The Former Mozilla CEO John Lilly said in an interview “A lot of people say the number one job of the CEO is to keep money in the bank, or the number one job is to be strategic and the number one job is recruiting. That may be a true, but when I was at Mozilla the activity I did mostly was to tell the story–tell the story simply, understandably over and over and over again. ”
Collecting and narrating good stories about a firm’s product, service and customers is a powerful tool and a very good habit with high ROI. Because it FORCES you to have a cogent narrative. Like what are you really about ? what’s the DNA of this firm ? What’s guiding us ? Alas, most firms don’t do it, considering it a ‘new age’ idea at best. But then, if your firm does, that’s a really sharp arrow in your quiver. Let’s pretend you did sit with your team and collected some great stories. What to do with it ? Use it in all comms. esp with employees ?

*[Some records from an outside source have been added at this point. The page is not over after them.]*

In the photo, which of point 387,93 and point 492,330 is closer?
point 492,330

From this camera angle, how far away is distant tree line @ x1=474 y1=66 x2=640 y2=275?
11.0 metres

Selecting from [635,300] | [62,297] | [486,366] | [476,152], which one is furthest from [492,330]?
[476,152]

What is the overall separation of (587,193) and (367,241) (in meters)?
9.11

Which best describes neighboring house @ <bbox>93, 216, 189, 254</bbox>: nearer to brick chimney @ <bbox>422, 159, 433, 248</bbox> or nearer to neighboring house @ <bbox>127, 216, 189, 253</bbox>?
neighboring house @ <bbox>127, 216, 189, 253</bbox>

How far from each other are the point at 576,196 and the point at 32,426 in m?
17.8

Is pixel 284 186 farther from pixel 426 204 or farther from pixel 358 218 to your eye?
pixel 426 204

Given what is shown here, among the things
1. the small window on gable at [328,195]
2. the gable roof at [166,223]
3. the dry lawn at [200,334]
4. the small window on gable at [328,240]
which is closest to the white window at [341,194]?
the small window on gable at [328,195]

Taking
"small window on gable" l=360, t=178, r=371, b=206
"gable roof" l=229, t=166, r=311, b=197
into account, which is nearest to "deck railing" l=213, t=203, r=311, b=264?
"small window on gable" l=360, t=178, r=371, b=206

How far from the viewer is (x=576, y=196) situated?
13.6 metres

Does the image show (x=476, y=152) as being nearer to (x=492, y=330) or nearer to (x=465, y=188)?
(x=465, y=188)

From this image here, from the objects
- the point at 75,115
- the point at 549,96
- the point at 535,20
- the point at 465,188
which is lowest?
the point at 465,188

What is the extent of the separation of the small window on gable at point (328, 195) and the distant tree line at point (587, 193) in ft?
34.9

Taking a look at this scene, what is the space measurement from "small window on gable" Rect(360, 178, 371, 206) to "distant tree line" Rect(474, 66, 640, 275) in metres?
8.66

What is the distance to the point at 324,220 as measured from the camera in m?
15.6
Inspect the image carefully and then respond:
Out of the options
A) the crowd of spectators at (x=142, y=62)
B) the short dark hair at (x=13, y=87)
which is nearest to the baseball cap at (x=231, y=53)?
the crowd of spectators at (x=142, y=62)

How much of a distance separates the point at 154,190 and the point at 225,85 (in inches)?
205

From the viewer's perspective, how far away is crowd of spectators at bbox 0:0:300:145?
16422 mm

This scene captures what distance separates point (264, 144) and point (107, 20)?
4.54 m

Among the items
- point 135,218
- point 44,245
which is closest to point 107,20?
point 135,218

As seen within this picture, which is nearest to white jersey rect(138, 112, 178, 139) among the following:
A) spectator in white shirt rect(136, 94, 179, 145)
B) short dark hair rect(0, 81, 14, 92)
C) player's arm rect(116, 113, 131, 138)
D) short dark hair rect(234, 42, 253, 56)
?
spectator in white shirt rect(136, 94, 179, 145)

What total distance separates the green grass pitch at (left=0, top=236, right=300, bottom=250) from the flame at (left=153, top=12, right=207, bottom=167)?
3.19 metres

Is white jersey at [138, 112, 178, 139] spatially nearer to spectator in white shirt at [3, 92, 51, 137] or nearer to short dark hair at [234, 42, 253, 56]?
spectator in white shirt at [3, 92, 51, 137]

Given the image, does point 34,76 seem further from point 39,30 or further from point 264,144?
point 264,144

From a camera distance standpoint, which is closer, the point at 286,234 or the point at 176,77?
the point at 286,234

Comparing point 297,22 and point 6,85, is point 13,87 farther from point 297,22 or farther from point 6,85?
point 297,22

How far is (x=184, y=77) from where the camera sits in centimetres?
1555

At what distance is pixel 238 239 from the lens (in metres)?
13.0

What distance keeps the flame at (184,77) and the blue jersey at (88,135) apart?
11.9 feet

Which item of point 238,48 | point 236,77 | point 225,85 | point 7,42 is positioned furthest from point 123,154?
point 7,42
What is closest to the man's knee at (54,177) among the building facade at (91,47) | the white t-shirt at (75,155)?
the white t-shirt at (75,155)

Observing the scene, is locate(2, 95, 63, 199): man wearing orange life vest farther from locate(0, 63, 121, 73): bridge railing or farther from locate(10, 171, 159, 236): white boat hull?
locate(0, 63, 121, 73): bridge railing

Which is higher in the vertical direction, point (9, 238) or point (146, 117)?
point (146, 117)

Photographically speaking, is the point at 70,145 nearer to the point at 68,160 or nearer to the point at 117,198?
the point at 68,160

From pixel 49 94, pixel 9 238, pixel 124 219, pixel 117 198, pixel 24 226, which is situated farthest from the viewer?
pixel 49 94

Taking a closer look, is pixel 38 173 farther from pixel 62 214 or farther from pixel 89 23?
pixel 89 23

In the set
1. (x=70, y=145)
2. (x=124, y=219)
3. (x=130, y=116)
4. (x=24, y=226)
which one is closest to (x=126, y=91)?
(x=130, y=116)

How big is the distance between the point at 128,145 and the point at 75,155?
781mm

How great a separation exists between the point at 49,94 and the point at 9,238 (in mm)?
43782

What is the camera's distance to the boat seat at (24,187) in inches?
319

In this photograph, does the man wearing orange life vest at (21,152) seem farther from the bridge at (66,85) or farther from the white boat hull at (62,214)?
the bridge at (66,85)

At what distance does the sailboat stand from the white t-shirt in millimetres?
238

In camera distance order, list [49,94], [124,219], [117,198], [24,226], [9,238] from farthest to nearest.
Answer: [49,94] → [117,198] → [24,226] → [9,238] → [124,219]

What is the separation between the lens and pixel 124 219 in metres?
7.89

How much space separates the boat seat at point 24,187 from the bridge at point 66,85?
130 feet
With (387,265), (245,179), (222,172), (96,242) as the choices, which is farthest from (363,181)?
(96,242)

Here is a crazy idea ? – Whenever someone calls your helpline and the wait time is X mins, what if instead of torturing the sap on the line with elevator music and the insincere ‘your call is very important to us’, you played a recent customer story on the IVR lasting those X mins. (So a 60 sec wait time, narrates a 50 sec story, 3 mins wait time narrates a 170 secs story.. I know. Crazy. No doubt the tough part is collecting great sincere stories and narrating them in a manner that engages.
But if you did you’ll leave the competition in the dust.